— Start —
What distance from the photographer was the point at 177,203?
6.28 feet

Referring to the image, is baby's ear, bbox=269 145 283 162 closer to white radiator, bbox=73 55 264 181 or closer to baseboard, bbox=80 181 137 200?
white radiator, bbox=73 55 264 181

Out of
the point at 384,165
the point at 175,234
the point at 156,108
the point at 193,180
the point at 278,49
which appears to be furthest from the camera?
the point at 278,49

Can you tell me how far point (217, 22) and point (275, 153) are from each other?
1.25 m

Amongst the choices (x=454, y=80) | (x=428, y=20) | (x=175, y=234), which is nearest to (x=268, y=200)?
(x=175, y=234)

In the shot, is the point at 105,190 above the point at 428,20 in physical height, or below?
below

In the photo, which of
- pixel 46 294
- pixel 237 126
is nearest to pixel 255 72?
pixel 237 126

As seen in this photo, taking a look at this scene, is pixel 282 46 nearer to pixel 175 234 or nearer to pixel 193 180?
— End —
Output the line holding "Referring to the", then every later line through the end of the records above, exactly as given and nothing else.

• **OUTPUT FOR THIS EXERCISE**:
Referring to the image, is baby's ear, bbox=269 145 283 162 closer to white radiator, bbox=73 55 264 181 or closer to baseboard, bbox=80 181 137 200?
white radiator, bbox=73 55 264 181

Out of
the point at 384,165
the point at 175,234
the point at 156,108
the point at 193,180
the point at 278,49
which appears to be furthest from the camera?
the point at 278,49

Can you tell me how far point (217, 22) and point (275, 153) are from each other?
1.25 m

Amongst the choices (x=454, y=80) | (x=428, y=20) | (x=175, y=234), which is nearest to (x=268, y=200)?
(x=175, y=234)

In the shot, is the point at 105,190 above the point at 428,20 in physical height, or below?
below

In the photo, which of
- pixel 46 294
- pixel 237 126
is nearest to pixel 255 72?
pixel 237 126

As seen in this photo, taking a look at this scene, is pixel 282 46 nearer to pixel 175 234 or nearer to pixel 193 180?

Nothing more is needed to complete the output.